Workflows
Workflows provide durable execution so you can write programs that are resilient to any failure.
Workflows are comprised of steps, which are ordinary Python functions annotated with @DBOS.step()
.
If a workflow is interrupted for any reason (e.g., an executor restarts or crashes), when your program restarts the workflow automatically resumes execution from the last completed step.
Here's an example workflow that sends a confirmation email, sleeps for a while, then sends a reminder email. Using a workflow guarantees that even if the sleep duration is weeks or months, even if your program crashes or restarts many times, the reminder email is always sent on schedule (and the confirmation email is never re-sent).
@DBOS.workflow()
def reminder_workflow(email: str, time_to_sleep: int):
send_confirmation_email(email)
DBOS.sleep(time_to_sleep)
send_reminder_email(email)
Here are some example apps demonstrating what workflows can do:
- Fault-Tolerant Checkout: No matter how many times you crash this online storefront, it always correctly processes your orders.
- Scheduled Reminders: Send a reminder email to yourself on any day in the future—even if it's months away.

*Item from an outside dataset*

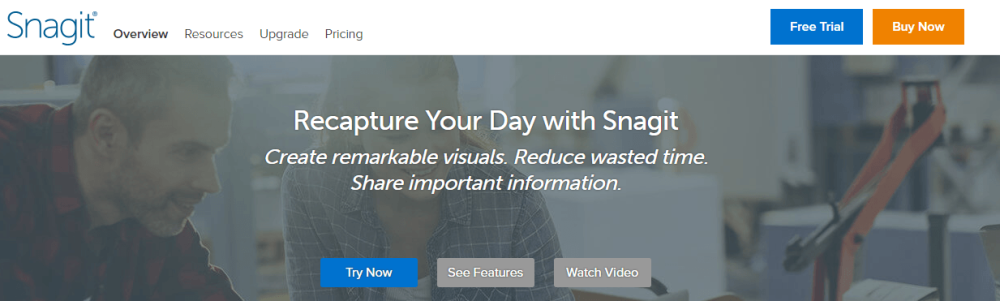 Perekam layar Windows Snagit Windows screen recorder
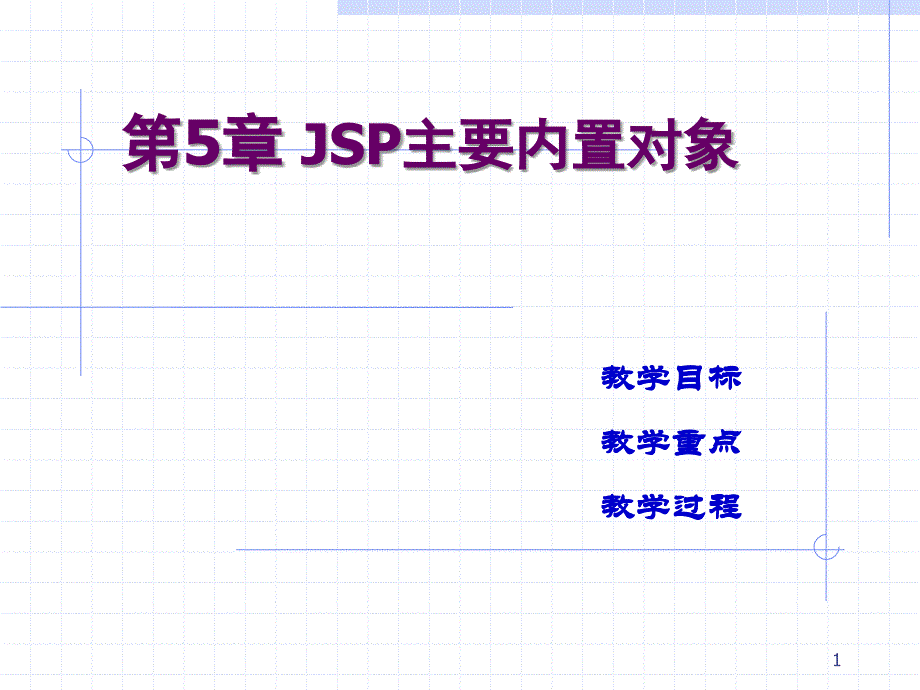 第5章JSP主要内置对象_第1页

- Document Ingestion Pipeline: Use workflows and queues to reliably process thousands of documents concurrently.
Reliability Guarantees
Workflows provide the following reliability guarantees. These guarantees assume that the application and database may crash and go offline at any point in time, but are always restarted and return online.
- Workflows always run to completion. If a DBOS process is interrupted while executing a workflow and restarts, it resumes the workflow from the last completed step.

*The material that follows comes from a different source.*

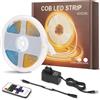 PSTAR Striscia LED COB 5M, 24V Strisce LED Autoadesivo Tagliabile 4000K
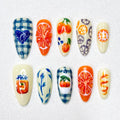 Citrus Jam Picnic Nails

- Steps are tried at least once but are never re-executed after they complete. If a failure occurs inside a step, the step may be retried, but once a step has completed, it will never be re-executed.
- Transactions commit exactly once. Once a workflow commits a transaction, it will never retry that transaction.

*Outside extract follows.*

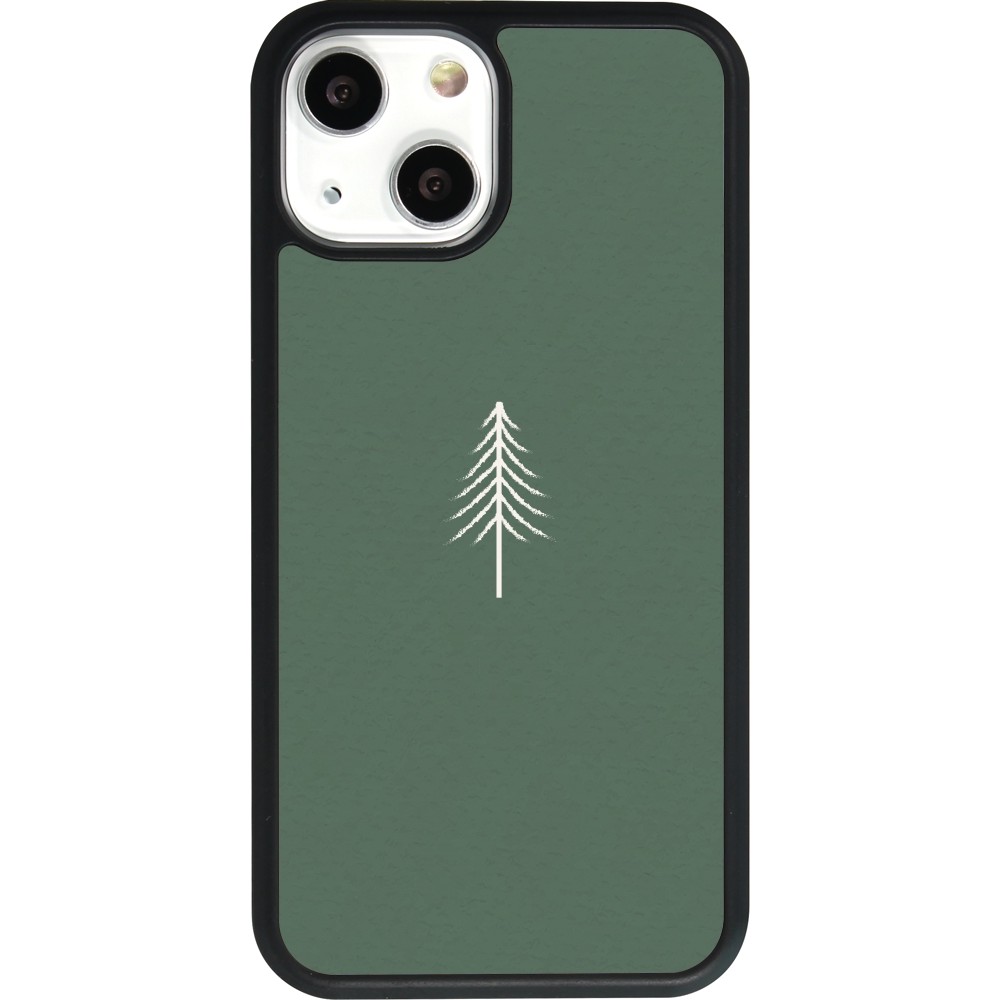 iPhone 13 mini Case Hülle - Silikon schwarz Christmas 22 minimalist tree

If an exception is thrown from a workflow, the workflow terminates—DBOS records the exception, sets the workflow status to ERROR
, and does not recover the workflow.
This is because uncaught exceptions are assumed to be nonrecoverable.
If your workflow performs operations that may transiently fail (for example, sending HTTP requests to unreliable services), those should be performed in steps with configured retries.
DBOS provides tooling to help you identify failed workflows and examine the specific uncaught exceptions.